◆ **TASK GOAL**
Output the part of the records that begins at their first line and ends with the line containing "55L192 41L178 39L129", copying every line unchanged and including both end lines.

━━━━━ EXCERPTED DATA ━━━━━

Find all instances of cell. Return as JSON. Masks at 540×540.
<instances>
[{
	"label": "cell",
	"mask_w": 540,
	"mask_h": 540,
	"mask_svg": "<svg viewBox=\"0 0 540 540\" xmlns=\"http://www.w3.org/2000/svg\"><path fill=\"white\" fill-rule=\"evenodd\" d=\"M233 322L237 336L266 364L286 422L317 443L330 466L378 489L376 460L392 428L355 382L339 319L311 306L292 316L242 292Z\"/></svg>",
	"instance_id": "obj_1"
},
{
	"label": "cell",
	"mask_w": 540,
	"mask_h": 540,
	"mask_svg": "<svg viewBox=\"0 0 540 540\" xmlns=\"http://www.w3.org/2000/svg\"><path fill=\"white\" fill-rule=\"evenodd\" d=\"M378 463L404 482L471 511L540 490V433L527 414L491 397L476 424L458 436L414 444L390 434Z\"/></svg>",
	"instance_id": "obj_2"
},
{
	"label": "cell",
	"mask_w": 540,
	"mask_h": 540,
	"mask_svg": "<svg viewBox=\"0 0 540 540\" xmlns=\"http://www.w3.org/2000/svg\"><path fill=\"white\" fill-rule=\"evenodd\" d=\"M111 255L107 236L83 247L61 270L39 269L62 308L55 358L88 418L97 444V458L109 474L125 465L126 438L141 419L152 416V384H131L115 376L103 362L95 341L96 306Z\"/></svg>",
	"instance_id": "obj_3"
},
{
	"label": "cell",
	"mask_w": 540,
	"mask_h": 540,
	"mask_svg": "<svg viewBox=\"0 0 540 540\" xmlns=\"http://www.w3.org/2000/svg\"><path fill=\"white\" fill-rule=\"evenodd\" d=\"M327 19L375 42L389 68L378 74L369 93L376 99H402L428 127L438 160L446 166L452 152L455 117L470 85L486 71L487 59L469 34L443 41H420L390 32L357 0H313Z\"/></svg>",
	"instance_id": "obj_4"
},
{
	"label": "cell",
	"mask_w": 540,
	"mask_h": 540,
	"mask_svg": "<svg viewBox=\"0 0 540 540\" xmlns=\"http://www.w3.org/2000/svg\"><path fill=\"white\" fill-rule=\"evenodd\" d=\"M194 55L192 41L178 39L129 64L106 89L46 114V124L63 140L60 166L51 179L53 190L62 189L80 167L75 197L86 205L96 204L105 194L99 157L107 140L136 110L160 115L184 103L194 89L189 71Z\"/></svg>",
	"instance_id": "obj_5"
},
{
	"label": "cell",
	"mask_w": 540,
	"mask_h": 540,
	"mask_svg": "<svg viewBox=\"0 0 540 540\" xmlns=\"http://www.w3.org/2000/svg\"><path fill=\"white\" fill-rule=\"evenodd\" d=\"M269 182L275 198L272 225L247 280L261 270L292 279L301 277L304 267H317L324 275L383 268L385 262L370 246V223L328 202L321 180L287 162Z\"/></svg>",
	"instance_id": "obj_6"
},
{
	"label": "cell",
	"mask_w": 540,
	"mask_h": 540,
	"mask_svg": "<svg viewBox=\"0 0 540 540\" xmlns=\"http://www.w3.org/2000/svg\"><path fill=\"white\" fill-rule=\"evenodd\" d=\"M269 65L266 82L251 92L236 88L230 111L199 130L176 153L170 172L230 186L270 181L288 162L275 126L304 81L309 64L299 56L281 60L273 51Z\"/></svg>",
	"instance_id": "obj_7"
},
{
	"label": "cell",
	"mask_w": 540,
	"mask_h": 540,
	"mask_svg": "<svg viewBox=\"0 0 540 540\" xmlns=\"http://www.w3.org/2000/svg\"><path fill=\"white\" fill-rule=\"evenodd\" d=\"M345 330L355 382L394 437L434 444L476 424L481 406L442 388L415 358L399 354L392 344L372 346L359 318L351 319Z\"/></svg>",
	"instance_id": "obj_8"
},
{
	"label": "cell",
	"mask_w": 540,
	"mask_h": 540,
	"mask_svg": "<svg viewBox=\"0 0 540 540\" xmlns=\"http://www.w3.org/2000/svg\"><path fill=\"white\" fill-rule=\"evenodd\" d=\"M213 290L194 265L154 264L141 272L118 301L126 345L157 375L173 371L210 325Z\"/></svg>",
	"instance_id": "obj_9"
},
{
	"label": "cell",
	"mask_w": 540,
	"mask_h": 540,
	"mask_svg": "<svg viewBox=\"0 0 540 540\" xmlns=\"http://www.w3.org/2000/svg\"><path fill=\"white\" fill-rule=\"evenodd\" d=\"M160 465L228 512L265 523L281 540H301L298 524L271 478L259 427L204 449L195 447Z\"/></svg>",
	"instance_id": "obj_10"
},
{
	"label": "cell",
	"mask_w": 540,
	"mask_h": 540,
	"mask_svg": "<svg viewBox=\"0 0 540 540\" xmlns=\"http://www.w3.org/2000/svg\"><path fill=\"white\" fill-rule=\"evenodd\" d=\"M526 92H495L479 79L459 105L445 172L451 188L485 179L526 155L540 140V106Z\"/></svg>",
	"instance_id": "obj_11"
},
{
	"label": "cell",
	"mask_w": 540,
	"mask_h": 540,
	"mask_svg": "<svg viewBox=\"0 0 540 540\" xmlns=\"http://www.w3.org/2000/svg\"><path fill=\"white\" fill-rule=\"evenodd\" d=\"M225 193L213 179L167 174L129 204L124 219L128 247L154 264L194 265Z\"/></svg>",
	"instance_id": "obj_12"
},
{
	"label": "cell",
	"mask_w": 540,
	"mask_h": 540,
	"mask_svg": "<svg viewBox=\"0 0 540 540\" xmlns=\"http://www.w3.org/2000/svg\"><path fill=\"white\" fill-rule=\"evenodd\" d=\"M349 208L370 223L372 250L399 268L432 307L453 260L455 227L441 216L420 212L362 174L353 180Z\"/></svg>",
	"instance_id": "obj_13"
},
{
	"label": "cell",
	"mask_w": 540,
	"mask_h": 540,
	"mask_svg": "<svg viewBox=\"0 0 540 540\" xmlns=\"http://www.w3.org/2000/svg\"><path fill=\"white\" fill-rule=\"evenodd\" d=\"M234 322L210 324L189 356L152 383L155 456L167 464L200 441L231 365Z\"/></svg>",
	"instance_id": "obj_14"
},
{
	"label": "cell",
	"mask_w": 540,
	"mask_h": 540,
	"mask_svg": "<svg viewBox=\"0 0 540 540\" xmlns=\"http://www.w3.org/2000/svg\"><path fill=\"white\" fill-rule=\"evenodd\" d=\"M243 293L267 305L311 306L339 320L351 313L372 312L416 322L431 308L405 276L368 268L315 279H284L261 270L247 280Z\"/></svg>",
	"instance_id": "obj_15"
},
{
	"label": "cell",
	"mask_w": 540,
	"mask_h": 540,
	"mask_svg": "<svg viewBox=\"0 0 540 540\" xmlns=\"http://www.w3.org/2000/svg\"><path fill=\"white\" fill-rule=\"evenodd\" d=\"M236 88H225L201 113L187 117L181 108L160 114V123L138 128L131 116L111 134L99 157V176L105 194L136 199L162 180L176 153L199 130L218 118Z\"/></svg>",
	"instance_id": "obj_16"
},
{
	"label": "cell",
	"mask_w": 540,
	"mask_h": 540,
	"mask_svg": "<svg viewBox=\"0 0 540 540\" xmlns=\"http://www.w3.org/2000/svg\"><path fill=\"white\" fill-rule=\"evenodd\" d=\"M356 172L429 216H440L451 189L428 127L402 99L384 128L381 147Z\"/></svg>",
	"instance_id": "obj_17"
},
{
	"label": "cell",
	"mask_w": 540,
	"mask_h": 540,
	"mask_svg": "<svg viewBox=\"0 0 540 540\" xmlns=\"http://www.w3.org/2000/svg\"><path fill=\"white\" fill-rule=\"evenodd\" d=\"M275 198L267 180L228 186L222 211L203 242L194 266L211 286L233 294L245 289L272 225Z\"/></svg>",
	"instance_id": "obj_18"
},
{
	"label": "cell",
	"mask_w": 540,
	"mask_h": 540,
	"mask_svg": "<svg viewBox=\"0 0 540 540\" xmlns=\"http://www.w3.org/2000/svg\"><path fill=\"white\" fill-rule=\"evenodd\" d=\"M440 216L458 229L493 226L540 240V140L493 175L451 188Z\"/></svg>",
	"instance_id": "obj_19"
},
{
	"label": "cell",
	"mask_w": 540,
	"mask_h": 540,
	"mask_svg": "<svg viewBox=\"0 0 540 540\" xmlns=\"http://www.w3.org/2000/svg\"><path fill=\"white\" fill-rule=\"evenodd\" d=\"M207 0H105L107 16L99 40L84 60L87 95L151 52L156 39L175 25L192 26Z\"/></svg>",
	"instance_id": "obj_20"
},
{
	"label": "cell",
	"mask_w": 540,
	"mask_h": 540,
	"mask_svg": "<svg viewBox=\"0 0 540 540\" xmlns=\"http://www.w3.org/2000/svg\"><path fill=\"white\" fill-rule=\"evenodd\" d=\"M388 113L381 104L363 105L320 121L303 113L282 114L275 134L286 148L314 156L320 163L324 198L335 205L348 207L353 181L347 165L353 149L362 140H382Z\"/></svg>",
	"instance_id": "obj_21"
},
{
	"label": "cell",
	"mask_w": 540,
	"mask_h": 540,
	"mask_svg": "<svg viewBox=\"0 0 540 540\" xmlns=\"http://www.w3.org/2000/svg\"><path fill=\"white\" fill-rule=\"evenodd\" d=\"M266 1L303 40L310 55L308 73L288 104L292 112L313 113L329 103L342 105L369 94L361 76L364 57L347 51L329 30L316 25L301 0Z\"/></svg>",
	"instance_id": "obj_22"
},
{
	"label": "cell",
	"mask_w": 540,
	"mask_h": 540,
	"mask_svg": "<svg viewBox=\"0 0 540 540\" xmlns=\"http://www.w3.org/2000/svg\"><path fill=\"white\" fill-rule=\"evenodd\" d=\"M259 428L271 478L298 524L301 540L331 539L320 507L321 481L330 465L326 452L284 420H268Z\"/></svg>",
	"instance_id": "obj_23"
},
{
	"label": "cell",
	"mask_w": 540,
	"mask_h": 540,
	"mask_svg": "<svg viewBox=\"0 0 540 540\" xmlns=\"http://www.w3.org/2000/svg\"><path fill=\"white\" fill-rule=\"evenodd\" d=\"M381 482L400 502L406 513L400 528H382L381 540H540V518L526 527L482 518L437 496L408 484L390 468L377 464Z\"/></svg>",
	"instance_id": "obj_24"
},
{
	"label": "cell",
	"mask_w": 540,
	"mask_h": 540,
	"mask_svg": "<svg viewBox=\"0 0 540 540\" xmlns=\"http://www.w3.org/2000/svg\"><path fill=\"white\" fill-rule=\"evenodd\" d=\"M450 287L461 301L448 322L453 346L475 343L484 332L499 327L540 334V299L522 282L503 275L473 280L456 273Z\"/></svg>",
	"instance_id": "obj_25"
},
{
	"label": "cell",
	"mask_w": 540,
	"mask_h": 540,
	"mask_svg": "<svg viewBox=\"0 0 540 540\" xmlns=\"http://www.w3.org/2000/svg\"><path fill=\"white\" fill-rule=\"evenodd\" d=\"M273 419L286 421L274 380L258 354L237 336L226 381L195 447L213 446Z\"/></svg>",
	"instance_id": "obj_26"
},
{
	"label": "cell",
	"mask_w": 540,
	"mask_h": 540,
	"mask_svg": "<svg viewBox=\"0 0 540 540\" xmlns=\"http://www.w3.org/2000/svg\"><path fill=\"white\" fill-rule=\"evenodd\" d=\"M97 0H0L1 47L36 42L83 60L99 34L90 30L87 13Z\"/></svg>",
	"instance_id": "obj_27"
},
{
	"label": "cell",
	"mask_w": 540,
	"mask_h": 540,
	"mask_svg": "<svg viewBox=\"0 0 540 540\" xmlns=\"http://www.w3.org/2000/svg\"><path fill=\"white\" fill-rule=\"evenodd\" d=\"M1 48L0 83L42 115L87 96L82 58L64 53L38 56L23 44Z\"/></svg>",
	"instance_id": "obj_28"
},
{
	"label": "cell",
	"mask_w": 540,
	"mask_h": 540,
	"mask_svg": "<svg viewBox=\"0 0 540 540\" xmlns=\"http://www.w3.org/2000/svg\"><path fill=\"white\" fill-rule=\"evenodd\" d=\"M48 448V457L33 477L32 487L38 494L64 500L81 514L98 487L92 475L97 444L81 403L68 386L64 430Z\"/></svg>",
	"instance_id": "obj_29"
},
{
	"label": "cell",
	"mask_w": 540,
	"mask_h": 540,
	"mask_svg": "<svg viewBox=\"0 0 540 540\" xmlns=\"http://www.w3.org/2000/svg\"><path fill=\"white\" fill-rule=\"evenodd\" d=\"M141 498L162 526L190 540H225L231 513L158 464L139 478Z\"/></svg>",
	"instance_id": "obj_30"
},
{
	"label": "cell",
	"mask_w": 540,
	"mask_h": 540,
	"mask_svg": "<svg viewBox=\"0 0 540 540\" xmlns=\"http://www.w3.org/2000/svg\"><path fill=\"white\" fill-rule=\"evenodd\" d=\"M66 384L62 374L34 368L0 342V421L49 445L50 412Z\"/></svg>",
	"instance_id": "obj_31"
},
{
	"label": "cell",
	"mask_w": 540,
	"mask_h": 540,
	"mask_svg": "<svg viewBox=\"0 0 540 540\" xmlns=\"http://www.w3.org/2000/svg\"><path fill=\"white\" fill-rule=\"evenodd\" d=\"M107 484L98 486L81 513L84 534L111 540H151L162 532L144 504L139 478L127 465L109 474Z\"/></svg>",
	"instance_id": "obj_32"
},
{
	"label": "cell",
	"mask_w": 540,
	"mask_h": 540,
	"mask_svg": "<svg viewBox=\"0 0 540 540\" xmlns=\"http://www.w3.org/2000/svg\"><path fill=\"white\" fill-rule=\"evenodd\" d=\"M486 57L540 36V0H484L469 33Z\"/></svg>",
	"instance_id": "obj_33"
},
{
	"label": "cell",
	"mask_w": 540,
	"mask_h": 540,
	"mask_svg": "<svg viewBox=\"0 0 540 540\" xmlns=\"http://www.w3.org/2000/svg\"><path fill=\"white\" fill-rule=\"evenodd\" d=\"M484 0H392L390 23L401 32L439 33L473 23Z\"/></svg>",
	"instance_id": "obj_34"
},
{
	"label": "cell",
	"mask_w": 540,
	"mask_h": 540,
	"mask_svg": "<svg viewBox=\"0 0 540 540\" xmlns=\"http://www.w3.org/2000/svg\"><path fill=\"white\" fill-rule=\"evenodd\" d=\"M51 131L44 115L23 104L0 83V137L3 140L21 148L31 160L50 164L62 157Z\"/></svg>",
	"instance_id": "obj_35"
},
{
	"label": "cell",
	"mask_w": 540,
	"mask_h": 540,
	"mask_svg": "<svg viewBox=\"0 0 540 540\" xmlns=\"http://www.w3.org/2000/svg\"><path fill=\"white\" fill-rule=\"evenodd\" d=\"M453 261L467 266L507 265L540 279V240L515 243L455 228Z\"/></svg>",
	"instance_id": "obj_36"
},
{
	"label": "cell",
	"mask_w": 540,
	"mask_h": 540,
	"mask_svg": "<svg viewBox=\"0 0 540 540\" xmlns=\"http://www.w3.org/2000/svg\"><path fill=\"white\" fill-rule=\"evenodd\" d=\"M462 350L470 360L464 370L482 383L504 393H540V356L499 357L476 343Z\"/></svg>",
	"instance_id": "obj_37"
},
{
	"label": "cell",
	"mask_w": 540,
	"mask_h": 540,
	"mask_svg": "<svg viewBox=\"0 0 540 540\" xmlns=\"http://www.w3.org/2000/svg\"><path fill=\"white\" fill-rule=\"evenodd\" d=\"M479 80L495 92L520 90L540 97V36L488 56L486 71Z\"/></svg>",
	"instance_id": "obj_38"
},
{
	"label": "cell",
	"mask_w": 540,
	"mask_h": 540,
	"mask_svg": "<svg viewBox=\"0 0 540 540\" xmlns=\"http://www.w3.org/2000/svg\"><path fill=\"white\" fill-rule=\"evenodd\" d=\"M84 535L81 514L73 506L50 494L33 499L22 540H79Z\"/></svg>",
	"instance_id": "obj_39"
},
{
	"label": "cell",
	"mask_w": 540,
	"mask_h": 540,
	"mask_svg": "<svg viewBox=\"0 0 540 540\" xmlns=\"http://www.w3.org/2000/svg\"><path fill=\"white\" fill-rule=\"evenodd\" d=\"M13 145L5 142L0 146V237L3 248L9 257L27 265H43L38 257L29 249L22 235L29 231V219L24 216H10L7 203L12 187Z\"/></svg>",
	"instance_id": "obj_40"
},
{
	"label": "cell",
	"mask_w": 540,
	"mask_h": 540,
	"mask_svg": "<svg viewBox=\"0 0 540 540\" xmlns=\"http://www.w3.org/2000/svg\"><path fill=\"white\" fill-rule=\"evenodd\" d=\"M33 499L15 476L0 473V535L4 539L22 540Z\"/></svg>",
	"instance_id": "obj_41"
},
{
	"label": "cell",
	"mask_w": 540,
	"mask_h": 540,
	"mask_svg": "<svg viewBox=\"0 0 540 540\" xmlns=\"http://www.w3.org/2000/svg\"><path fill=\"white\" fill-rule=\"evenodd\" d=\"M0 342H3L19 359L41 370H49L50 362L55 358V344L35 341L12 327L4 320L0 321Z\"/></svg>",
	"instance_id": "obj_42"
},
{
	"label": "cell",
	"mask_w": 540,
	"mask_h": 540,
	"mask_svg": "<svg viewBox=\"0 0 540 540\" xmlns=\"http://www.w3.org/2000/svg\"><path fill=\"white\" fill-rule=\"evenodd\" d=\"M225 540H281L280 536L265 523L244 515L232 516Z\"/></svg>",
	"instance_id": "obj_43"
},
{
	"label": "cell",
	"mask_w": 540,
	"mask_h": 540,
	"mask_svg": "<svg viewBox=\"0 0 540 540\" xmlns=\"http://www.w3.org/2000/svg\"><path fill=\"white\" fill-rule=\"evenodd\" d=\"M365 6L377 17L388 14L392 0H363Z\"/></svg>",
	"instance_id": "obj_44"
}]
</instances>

━━━━━

◆ **WRITTEN ANSWER**
Find all instances of cell. Return as JSON. Masks at 540×540.
<instances>
[{
	"label": "cell",
	"mask_w": 540,
	"mask_h": 540,
	"mask_svg": "<svg viewBox=\"0 0 540 540\" xmlns=\"http://www.w3.org/2000/svg\"><path fill=\"white\" fill-rule=\"evenodd\" d=\"M233 322L237 336L266 364L286 422L317 443L330 466L378 489L376 460L392 428L355 382L339 319L311 306L292 316L242 292Z\"/></svg>",
	"instance_id": "obj_1"
},
{
	"label": "cell",
	"mask_w": 540,
	"mask_h": 540,
	"mask_svg": "<svg viewBox=\"0 0 540 540\" xmlns=\"http://www.w3.org/2000/svg\"><path fill=\"white\" fill-rule=\"evenodd\" d=\"M378 463L404 482L471 511L540 490V433L527 414L491 397L476 424L458 436L414 444L390 434Z\"/></svg>",
	"instance_id": "obj_2"
},
{
	"label": "cell",
	"mask_w": 540,
	"mask_h": 540,
	"mask_svg": "<svg viewBox=\"0 0 540 540\" xmlns=\"http://www.w3.org/2000/svg\"><path fill=\"white\" fill-rule=\"evenodd\" d=\"M111 255L107 236L83 247L61 270L39 269L62 308L55 358L88 418L97 444V458L109 474L125 465L126 438L141 419L152 416V384H131L115 376L103 362L95 341L96 306Z\"/></svg>",
	"instance_id": "obj_3"
},
{
	"label": "cell",
	"mask_w": 540,
	"mask_h": 540,
	"mask_svg": "<svg viewBox=\"0 0 540 540\" xmlns=\"http://www.w3.org/2000/svg\"><path fill=\"white\" fill-rule=\"evenodd\" d=\"M327 19L375 42L389 68L378 74L369 93L376 99H402L428 127L438 160L446 166L452 152L455 117L470 85L486 71L487 59L469 34L443 41H420L390 32L357 0H313Z\"/></svg>",
	"instance_id": "obj_4"
},
{
	"label": "cell",
	"mask_w": 540,
	"mask_h": 540,
	"mask_svg": "<svg viewBox=\"0 0 540 540\" xmlns=\"http://www.w3.org/2000/svg\"><path fill=\"white\" fill-rule=\"evenodd\" d=\"M194 55L192 41L178 39L129 64L106 89L46 114V124L63 140L60 166L51 179L53 190L62 189L80 167L75 197L86 205L96 204L105 194L99 157L107 140L136 110L160 115L184 103L194 89L189 71Z\"/></svg>",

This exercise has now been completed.